Excerpts of spatial question data:
◇ ◇ ◇ ◇ ◇

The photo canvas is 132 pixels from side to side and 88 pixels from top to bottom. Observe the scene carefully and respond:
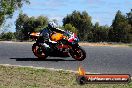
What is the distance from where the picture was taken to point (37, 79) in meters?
11.3

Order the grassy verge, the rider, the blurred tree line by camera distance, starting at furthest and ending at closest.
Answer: the blurred tree line → the rider → the grassy verge

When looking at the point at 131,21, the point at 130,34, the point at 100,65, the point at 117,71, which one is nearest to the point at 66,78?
the point at 117,71

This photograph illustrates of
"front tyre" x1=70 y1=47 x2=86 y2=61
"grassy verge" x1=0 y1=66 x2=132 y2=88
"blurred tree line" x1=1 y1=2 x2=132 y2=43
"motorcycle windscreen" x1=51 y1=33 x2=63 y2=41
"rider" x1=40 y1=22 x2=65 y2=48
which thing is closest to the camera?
"grassy verge" x1=0 y1=66 x2=132 y2=88

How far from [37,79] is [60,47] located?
5464 mm

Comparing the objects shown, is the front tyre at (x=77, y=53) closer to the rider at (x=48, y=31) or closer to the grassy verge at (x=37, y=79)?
the rider at (x=48, y=31)

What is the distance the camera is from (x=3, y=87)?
402 inches

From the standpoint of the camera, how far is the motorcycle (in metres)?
16.5

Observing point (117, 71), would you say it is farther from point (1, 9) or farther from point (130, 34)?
point (130, 34)

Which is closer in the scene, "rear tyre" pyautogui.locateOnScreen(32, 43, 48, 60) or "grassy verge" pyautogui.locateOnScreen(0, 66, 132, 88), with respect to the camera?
"grassy verge" pyautogui.locateOnScreen(0, 66, 132, 88)

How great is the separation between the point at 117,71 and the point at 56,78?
2.59 meters

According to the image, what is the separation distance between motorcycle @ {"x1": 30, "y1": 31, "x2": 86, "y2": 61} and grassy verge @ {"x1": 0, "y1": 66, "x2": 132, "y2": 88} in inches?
137

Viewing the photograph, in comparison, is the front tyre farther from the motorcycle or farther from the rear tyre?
the rear tyre

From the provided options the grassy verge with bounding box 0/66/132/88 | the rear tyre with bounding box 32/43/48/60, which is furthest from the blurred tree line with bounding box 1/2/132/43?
the grassy verge with bounding box 0/66/132/88

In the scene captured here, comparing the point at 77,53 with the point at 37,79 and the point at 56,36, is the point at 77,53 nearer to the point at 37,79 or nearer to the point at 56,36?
the point at 56,36
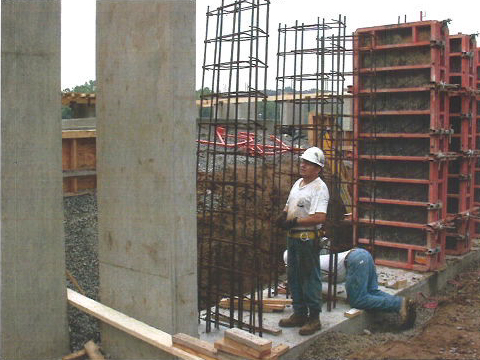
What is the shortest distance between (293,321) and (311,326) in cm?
29

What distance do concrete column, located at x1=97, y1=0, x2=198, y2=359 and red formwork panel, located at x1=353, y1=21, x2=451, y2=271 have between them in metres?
4.27

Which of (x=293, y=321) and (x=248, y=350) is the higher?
(x=248, y=350)

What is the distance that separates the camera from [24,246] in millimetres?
6426

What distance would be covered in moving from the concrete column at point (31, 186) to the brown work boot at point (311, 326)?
2880 mm

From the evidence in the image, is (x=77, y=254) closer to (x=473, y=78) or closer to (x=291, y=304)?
(x=291, y=304)

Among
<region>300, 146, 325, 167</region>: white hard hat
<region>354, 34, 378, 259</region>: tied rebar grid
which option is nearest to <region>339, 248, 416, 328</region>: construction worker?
<region>300, 146, 325, 167</region>: white hard hat

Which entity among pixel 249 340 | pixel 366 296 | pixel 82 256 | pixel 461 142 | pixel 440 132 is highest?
pixel 440 132

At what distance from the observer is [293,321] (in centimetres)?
664

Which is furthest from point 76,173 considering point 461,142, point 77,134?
point 461,142

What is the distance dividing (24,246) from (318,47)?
190 inches

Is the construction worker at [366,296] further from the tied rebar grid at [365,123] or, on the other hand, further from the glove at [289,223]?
the tied rebar grid at [365,123]

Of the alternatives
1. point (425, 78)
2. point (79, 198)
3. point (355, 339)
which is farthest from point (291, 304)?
point (79, 198)

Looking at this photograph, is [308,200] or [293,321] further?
[293,321]

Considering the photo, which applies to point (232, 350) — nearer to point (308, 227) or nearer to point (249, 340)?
point (249, 340)
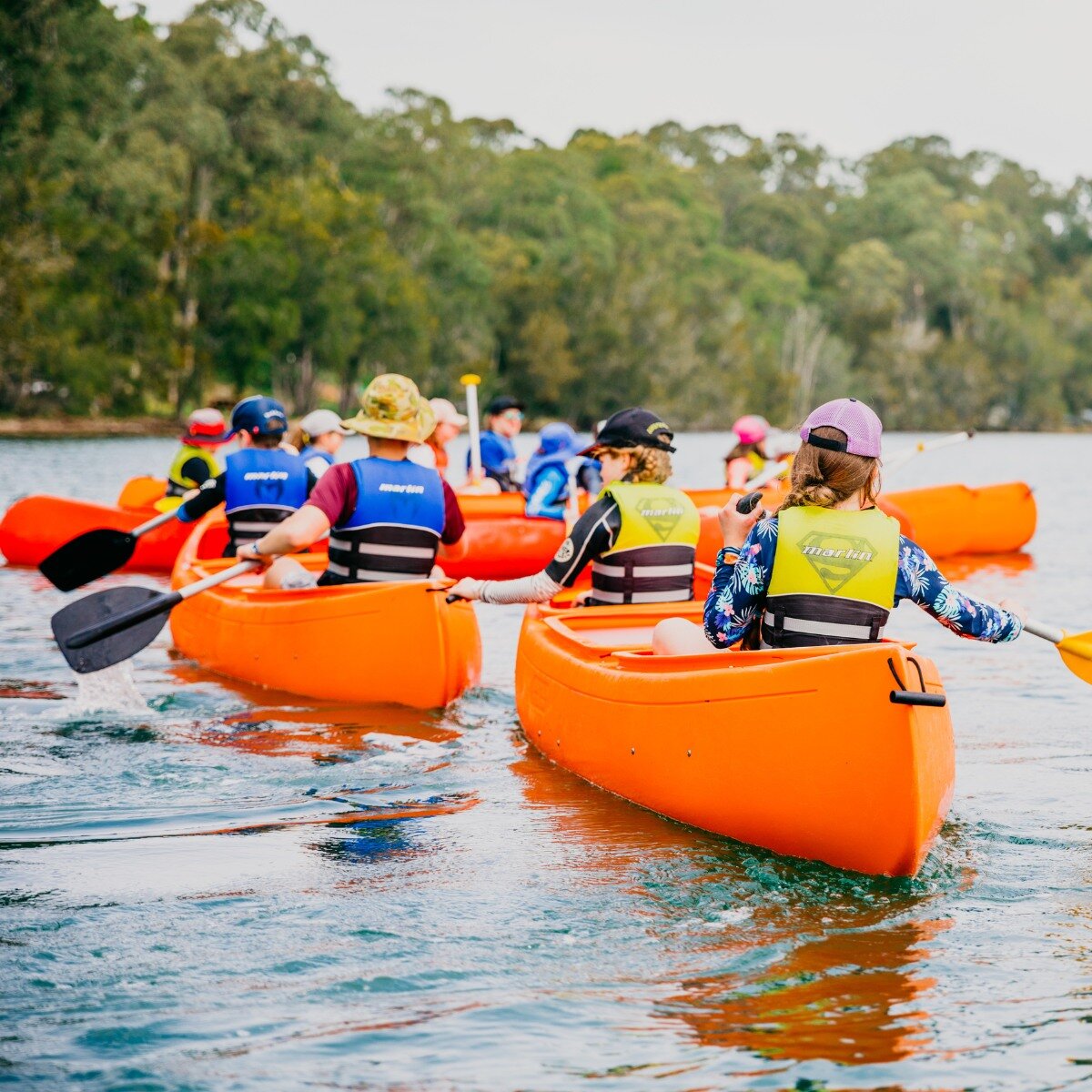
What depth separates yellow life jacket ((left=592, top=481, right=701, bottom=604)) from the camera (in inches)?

◇ ◇ ◇ ◇ ◇

WRITTEN TASK:
Reproduce all of the material above verbatim, omitting the pictures.

EXERCISE ANSWER:
The photo canvas is 132 pixels from side to side and 88 pixels from top to bottom. Observe the scene carefully and respond:
What is the distance from where the picture was taken to point (37, 79) in meters?
11.3

Order the grassy verge, the rider, the blurred tree line by camera distance, starting at furthest and ending at closest.
Answer: the blurred tree line → the rider → the grassy verge

When looking at the point at 131,21, the point at 130,34, the point at 100,65, the point at 117,71, which one is nearest to the point at 66,78?
the point at 117,71

This photograph illustrates of
"front tyre" x1=70 y1=47 x2=86 y2=61
"grassy verge" x1=0 y1=66 x2=132 y2=88
"blurred tree line" x1=1 y1=2 x2=132 y2=43
"motorcycle windscreen" x1=51 y1=33 x2=63 y2=41
"rider" x1=40 y1=22 x2=65 y2=48
which thing is closest to the camera?
"grassy verge" x1=0 y1=66 x2=132 y2=88

How far from [37,79] is [60,47] located?
5464 mm

Comparing the objects shown, is the front tyre at (x=77, y=53) closer to the rider at (x=48, y=31) or closer to the grassy verge at (x=37, y=79)?
the rider at (x=48, y=31)

What is the distance the camera is from (x=3, y=87)?
402 inches

From the standpoint of the camera, how far is the motorcycle (in metres)?
16.5

Observing point (117, 71), would you say it is farther from point (1, 9) or farther from point (130, 34)?
point (130, 34)

Which is closer in the scene, "rear tyre" pyautogui.locateOnScreen(32, 43, 48, 60) or "grassy verge" pyautogui.locateOnScreen(0, 66, 132, 88), with respect to the camera?
"grassy verge" pyautogui.locateOnScreen(0, 66, 132, 88)

How great is the separation between the point at 117,71 and the point at 56,78?
2.59 meters

According to the image, what is the separation distance between motorcycle @ {"x1": 30, "y1": 31, "x2": 86, "y2": 61} and grassy verge @ {"x1": 0, "y1": 66, "x2": 132, "y2": 88} in inches?
137

Viewing the photograph, in comparison, is the front tyre farther from the motorcycle or farther from the rear tyre?
the rear tyre

From the provided options the grassy verge with bounding box 0/66/132/88 | the rear tyre with bounding box 32/43/48/60, which is furthest from the blurred tree line with bounding box 1/2/132/43?
the grassy verge with bounding box 0/66/132/88

In the scene captured here, comparing the point at 77,53 with the point at 37,79 and the point at 56,36, is the point at 77,53 nearer to the point at 37,79 or nearer to the point at 56,36?
the point at 56,36
What is the shortest distance between (293,321) and (311,326) in cm?
29

What distance do concrete column, located at x1=97, y1=0, x2=198, y2=359 and red formwork panel, located at x1=353, y1=21, x2=451, y2=271 have between them in metres?
4.27

Which of (x=293, y=321) and (x=248, y=350) is the higher?
(x=248, y=350)

What is the distance that separates the camera from [24,246] in millimetres?
6426

What distance would be covered in moving from the concrete column at point (31, 186) to the brown work boot at point (311, 326)?
2880 mm

From the evidence in the image, is (x=77, y=254) closer to (x=473, y=78) or closer to (x=291, y=304)?
(x=291, y=304)

Among
<region>300, 146, 325, 167</region>: white hard hat
<region>354, 34, 378, 259</region>: tied rebar grid
which option is nearest to <region>339, 248, 416, 328</region>: construction worker?
<region>300, 146, 325, 167</region>: white hard hat

Which entity among pixel 249 340 | pixel 366 296 | pixel 82 256 | pixel 461 142 | pixel 440 132 is highest?
pixel 440 132

At what distance from the observer is [293,321] (in centimetres)?
664

Which is furthest from point 76,173 considering point 461,142, point 77,134?
point 461,142

What is the distance dividing (24,246) from (318,47)?
190 inches

Is the construction worker at [366,296] further from the tied rebar grid at [365,123] or, on the other hand, further from the glove at [289,223]?
the tied rebar grid at [365,123]

Of the alternatives
1. point (425, 78)
2. point (79, 198)
3. point (355, 339)
which is farthest from point (291, 304)?
point (79, 198)

Looking at this photograph, is [308,200] or [293,321] further?
[293,321]

Considering the photo, which applies to point (232, 350) — nearer to point (308, 227) or nearer to point (249, 340)?
point (249, 340)
What depth separates yellow life jacket ((left=592, top=481, right=701, bottom=604)) from the camera (in inches)?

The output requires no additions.